The wave of violence is concentrated in coastal regions, where gangs fight over ports and distribution routes, but in the capital Quito, high in the Andes, fear of crime permeates daily life.
When night falls, streets that usually teem with life and commerce are quiet. Shops are shuttered, while armed private security personnel patrol outside restaurants and hotels. Companies selling body armour and bullet-proofing for vehicles report a roaring trade.
“You can’t walk around at night here, and you can’t carry a wallet or wear jewellery,” said Patricia Mayancela, who owns a small grocery shop in the south of Quito. Her customers dwindled after she was forced to cut opening hours, closing two hours earlier than before to keep herself and her store safe.
The police are unequipped and untrained to deal with violent crime. The military — recently empowered by Lasso’s designation of criminal gangs as terrorist organisations — can be deployed, though analysts say that generals are wary of wading into turf wars between traffickers.
The US ambassador to Ecuador, Michael Fitzpatrick, told local media two years ago he was concerned about “narco-generals” in the security forces.
Following the massacre in Esmeraldas, Lasso ordered 2,000 soldiers to patrol its streets. Three cartel members were arrested in connection with the killing.
Alberto Acosta-Burneo, a prominent economist, said the campaign rhetoric around a crime wave could “open the door” to an authoritarian government.

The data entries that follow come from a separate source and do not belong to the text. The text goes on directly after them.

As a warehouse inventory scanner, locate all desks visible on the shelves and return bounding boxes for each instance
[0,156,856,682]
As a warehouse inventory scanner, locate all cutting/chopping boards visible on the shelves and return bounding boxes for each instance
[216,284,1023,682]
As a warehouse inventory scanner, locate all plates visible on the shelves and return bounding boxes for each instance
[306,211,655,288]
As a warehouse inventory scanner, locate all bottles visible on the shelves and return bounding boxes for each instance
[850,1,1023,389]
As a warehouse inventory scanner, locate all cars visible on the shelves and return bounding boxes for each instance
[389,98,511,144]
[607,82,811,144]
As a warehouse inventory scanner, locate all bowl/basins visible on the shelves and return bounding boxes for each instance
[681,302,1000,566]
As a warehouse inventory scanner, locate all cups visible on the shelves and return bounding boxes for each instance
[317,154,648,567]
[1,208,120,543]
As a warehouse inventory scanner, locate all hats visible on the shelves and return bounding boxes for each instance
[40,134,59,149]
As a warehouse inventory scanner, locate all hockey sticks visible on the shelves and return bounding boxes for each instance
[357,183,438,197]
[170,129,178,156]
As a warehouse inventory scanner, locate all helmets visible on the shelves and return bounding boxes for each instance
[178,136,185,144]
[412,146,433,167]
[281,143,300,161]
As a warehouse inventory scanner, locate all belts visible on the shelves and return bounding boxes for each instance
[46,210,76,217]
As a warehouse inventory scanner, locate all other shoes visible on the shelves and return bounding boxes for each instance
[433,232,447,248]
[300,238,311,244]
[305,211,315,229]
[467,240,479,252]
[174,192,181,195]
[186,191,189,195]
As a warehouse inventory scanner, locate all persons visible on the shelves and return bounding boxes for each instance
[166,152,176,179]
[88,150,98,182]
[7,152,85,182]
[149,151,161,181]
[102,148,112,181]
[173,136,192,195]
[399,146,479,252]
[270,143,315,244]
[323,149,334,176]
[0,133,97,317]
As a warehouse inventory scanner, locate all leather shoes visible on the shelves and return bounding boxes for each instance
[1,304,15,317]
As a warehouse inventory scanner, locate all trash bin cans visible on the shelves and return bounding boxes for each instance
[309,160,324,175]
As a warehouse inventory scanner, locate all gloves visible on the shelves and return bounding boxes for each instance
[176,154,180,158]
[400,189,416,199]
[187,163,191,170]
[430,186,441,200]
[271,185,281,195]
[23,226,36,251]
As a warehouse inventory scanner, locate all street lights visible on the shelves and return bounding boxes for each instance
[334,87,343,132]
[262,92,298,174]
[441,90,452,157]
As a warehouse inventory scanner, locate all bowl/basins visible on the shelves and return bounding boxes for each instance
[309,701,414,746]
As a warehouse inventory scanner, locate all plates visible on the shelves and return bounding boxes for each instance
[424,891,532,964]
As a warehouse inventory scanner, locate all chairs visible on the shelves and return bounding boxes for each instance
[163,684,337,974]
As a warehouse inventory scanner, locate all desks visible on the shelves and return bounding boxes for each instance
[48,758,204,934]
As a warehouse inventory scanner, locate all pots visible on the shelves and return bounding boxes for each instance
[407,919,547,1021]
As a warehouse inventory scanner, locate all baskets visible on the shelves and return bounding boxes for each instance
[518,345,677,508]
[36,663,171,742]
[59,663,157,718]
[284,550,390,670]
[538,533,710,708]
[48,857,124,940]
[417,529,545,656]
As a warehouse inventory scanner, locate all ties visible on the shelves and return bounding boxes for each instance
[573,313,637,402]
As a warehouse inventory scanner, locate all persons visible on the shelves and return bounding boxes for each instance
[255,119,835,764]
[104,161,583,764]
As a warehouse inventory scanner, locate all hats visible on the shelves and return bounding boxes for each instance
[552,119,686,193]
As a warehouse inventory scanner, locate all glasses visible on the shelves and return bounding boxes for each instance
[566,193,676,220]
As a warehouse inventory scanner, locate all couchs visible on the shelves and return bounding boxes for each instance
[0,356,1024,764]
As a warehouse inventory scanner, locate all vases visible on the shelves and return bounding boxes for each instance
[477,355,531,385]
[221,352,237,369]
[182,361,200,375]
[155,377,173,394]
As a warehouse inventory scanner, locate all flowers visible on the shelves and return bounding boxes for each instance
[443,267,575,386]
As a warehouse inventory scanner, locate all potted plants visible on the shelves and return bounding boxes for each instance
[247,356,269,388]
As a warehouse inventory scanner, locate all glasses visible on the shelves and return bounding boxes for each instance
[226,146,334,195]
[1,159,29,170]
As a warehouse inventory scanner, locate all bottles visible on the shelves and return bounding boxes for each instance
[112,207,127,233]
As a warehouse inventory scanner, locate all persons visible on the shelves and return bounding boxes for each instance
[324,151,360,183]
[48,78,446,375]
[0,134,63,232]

Ecuador has taken authoritarian turns in the past, most recently during the presidency of socialist Rafael Correa, from 2007-2017, who deployed security forces to quell dissent while taking a permissive approach to drug trafficking. Correa lives in Belgium to avoid imprisonment following a corruption conviction. No one from his movement has yet announced their candidacy in this year’s election.
At least two potential candidates appear to take their cues from Nayib Bukele, the strongman president of El Salvador who has won admirers across Latin America for his crackdown on gangs, despite criticism of his human rights record.
One of them, Otto Sonnenholzner — an independent former vice-president from the crime-ridden port city of Guayaquil — has previously taken advice from Victor López, a Spanish political operative who worked on Bukele’s campaign.
Another candidate, Jan Topic — a political neophyte who says he served as a soldier in Ukraine and Syria — has not hidden his admiration for the Salvadoran president.
“Nayib Bukele has that mettle, that determination to get things done and done well, in an incorruptible way,” he told US media. “And this is what we are going to do.”